• [SELECTED EXTRACT]:
Bo Burnham is a product of the very thing that he hates. The comedian, known for his elaborately staged performances and caustic humor, got his start nine years ago by posting funny songs on his YouTube channel. But during a recent conversation with Rolling Stone, Burnham, now 25, was quick to rail against life in the Information Age. “You can’t escape anything,“ he said. “Like, all the shit that you could run away from in your life now follows you everywhere.”
The oppressiveness of social media is just one of the many topics Burnham skewers with skill in his latest special, Make Happy, which debuted on Netflix earlier this month. The show is more theatrical spectacle than traditional stand-up set, featuring dizzying lights, smoke cannons, tongue-in-cheek songs and a myriad of pre-recorded voice-overs that constantly interrupt, and sometimes even insult, the comedian. But Burnham pairs these splashy set pieces with quiet moments of honesty, during which he expresses his frustrations with the entertainment industry and its lack of substance.
The response to Make Happy has been impressive – Amy Schumer likened it to the Lemonade of 2016 comedy specials – but Burnham can’t help but feel uneasy about his growing fame. “The only value a celebrity has, or any artist or actor or anything, is the things that they make,” he said. “And for me, the things that they make, lately, feel like it’s completely secondary to them as a person.”
The irony isn’t lost on Burnham that his comedy bites the virtual hand that feeds him. “This stuff that I’m talking about can’t be commented on without being a little hypocritical,” he admits. “I fully embrace myself as a hypocrite.”

• [DATASET EXTRACT]:
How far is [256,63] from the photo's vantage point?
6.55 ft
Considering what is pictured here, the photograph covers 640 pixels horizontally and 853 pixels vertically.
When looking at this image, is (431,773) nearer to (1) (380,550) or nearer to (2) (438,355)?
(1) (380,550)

• [TASK STATEMENT]:
Reproduce the entire Bo Burnham article word for word.

• [RESPONSE TO THIS EXERCISE]:
Bo Burnham is a product of the very thing that he hates. The comedian, known for his elaborately staged performances and caustic humor, got his start nine years ago by posting funny songs on his YouTube channel. But during a recent conversation with Rolling Stone, Burnham, now 25, was quick to rail against life in the Information Age. “You can’t escape anything,“ he said. “Like, all the shit that you could run away from in your life now follows you everywhere.”
The oppressiveness of social media is just one of the many topics Burnham skewers with skill in his latest special, Make Happy, which debuted on Netflix earlier this month. The show is more theatrical spectacle than traditional stand-up set, featuring dizzying lights, smoke cannons, tongue-in-cheek songs and a myriad of pre-recorded voice-overs that constantly interrupt, and sometimes even insult, the comedian. But Burnham pairs these splashy set pieces with quiet moments of honesty, during which he expresses his frustrations with the entertainment industry and its lack of substance.
The response to Make Happy has been impressive – Amy Schumer likened it to the Lemonade of 2016 comedy specials – but Burnham can’t help but feel uneasy about his growing fame. “The only value a celebrity has, or any artist or actor or anything, is the things that they make,” he said. “And for me, the things that they make, lately, feel like it’s completely secondary to them as a person.”
The irony isn’t lost on Burnham that his comedy bites the virtual hand that feeds him. “This stuff that I’m talking about can’t be commented on without being a little hypocritical,” he admits. “I fully embrace myself as a hypocrite.”